AI Engineering

A practitioner's guide to building applications on foundation models, covering prompt engineering, RAG, finetuning, agents, and evaluation.
Core Framework
AI engineering is the process of building applications on top of foundation models. The field sits between traditional ML engineering and software engineering, requiring skills in prompt engineering, RAG, finetuning, and evaluation-driven development.
Three primary techniques for adapting models: prompt engineering (no weight updates), RAG (external knowledge retrieval), and finetuning (weight updates). Most applications combine these approaches.
Key Concepts
Foundation Model Fundamentals
- Tokenization: Breaking text into tokens the model processes.
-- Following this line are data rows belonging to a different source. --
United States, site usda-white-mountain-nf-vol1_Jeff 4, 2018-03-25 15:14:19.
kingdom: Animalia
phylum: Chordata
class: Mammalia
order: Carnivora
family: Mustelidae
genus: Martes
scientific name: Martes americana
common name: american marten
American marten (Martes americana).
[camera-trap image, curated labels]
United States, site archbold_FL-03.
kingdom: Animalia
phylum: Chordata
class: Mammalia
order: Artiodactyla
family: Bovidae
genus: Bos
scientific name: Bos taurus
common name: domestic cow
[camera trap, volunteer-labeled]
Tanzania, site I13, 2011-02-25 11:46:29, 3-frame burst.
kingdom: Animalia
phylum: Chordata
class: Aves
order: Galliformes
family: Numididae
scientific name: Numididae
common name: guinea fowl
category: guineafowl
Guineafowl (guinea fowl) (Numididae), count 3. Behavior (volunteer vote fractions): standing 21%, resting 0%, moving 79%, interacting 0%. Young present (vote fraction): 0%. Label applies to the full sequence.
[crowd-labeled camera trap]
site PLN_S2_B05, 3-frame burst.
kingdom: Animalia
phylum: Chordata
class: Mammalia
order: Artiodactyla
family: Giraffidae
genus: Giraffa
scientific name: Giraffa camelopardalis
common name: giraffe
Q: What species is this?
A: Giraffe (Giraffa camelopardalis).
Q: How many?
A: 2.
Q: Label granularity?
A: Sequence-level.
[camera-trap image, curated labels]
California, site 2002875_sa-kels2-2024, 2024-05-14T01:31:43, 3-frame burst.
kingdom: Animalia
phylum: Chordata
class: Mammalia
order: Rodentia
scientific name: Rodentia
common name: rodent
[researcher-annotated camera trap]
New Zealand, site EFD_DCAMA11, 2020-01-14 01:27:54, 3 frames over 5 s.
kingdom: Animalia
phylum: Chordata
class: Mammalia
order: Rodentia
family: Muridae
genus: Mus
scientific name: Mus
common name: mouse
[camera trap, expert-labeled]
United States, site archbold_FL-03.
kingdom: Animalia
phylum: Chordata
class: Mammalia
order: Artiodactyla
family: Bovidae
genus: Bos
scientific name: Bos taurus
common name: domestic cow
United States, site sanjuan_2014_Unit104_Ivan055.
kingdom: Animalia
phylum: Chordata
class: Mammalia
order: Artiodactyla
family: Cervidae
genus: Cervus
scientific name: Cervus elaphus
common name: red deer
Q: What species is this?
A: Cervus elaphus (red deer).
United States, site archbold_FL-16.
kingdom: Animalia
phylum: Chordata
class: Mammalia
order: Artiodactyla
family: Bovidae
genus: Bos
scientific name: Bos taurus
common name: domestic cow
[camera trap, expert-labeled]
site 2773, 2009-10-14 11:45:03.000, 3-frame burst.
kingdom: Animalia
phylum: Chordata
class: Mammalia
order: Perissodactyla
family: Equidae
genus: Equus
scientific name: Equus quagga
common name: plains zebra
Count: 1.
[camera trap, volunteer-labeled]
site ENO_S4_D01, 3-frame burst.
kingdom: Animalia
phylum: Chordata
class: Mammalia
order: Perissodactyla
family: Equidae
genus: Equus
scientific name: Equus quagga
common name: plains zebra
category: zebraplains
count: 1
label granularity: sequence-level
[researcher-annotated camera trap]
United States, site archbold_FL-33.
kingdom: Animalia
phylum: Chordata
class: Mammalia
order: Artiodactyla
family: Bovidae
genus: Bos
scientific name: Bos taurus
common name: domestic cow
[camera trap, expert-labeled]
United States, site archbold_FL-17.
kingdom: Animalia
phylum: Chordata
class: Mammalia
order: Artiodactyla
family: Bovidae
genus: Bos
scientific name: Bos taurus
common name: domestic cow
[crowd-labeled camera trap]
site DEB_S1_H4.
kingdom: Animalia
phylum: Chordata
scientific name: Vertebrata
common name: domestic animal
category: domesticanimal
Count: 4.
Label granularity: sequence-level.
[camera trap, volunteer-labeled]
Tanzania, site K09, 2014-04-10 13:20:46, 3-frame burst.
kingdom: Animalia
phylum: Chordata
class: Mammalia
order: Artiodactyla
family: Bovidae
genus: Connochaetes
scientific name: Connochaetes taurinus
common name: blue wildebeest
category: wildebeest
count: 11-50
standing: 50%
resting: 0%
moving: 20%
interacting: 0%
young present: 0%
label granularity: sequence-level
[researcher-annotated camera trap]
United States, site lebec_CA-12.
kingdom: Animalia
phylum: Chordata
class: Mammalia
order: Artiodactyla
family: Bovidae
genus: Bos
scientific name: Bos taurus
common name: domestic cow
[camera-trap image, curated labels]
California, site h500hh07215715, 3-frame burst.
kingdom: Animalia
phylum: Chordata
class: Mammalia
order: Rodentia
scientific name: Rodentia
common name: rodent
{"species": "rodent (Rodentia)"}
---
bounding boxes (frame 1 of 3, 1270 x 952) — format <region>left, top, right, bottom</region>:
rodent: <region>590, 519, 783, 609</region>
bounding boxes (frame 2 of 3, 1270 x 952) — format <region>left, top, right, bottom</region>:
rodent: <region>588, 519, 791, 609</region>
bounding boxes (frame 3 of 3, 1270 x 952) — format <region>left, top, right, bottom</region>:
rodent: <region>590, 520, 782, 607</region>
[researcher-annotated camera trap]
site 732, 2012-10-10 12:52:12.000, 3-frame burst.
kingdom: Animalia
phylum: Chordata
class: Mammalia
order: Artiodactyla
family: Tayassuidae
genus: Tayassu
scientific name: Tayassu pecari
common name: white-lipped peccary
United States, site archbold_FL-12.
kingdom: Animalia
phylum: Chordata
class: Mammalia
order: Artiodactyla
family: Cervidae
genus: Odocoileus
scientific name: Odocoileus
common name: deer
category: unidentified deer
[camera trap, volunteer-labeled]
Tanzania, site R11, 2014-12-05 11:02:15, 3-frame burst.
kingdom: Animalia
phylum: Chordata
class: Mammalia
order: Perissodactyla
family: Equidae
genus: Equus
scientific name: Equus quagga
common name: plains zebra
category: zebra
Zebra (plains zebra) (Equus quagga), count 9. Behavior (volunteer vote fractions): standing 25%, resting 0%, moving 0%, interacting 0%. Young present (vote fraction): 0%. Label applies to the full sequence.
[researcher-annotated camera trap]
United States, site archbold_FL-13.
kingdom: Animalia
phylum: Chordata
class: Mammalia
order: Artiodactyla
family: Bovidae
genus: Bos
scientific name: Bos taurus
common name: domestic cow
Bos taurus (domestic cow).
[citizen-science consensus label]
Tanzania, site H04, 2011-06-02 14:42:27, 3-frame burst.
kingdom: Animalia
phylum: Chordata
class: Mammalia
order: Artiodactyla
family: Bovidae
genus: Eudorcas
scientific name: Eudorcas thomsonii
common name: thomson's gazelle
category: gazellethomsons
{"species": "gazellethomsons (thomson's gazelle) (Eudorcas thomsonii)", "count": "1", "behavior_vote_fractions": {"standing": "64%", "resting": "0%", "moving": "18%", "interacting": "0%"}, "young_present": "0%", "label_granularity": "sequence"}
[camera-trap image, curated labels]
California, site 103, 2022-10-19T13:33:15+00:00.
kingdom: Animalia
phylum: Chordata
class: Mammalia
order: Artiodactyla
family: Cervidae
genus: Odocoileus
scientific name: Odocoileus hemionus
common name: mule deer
The vocabulary is the set of all tokens a model works with.
- Masked vs autoregressive models: Masked models predict tokens anywhere in sequence (good for classification); autoregressive models predict next tokens (good for generation).
- Self-supervision: Models infer labels from input data, overcoming the data labeling bottleneck.
- Multimodal: Models working with more than one data modality (text, images, audio).
Post-Training and Alignment
Pre-training optimizes for text completion, not conversations. Post-training addresses this through demonstration data (how to converse) and preference data (what conversations to have).
Good labelers matter. Unlike traditional data labeling, post-training labeling requires domain expertise and understanding of nuanced responses.
Prompting Fundamentals
- System prompt: Task description and constraints
- User prompt: The actual task
- Under the hood, both concatenate into a single prompt following a template
Context refers to information provided so the model can perform the task. Prompt decomposition breaks complex prompts into simpler components.
Probabilistic Nature
Completions are predictions based on probabilities, not guaranteed correct answers. Ask the same question twice, get different answers. This makes LLMs both exciting and frustrating.
Hallucinations are a form of self-delusion: the model treats its own generated text as given fact, then expands on it.
RAG (Retrieval-Augmented Generation)
The retrieve-then-generate pattern: retrieve relevant documents, then generate answers using that context. Even with long context windows, RAG remains valuable because:
- Some applications need context longer than any limit
- The amount of available data only grows
Agents
Intelligent agents are the ultimate goal of AI. An agent with 95% accuracy per step drops to 60% accuracy over 10 steps, and 0.6% over 100 steps. Error compounds quickly.
Tools extend model capabilities. Instead of training models to calculate, give them a calculator. Multi-agent systems separate planning, validation, and execution.
Data Quality
Data-centric AI focuses on improving data rather than models. A small amount of high-quality data outperforms large amounts of noisy data.
Quality dimensions: relevant, aligned with task requirements, and consistent. Application data is ideal because it matches real distribution.
High-quality code and math data boosts reasoning capabilities more than natural language text.
Synthetic Data
Model distillation trains a smaller model to mimic a larger one. Risks include quality gaps, model collapse from training on AI-generated content, and obscured data lineage.
Competitive Advantage
Three types: technology, data, and distribution. With foundation models commoditizing technology, distribution advantages favor big companies. Data becomes the differentiator.
Observability
Monitoring tells you when something is wrong. Observability helps you figure out what went wrong without shipping new code.
Key metrics: MTTD (mean time to detection), MTTR (mean time to response), CFR (change failure rate).
Log everything: model configs, sampling settings, prompts, full inputs and outputs.
Highlights
The law firm incident illustrates AI risks: lawyers submitted fictitious legal research to court using ChatGPT, unaware of hallucination tendencies. Air Canada paid damages when its chatbot gave passengers false information. A man committed suicide after chatbot encouragement.
Microsoft's Crawl-Walk-Run framework for AI automation: Crawl (human involvement mandatory), Walk (AI interacts with internal employees), Run (increased automation with direct AI interactions).
LinkedIn chose YAML over JSON for structured output because it's less verbose, requiring fewer tokens.
Evaluation-driven development: define evaluation criteria before building. The purpose of a metric is to tell you when something's wrong and identify improvement opportunities.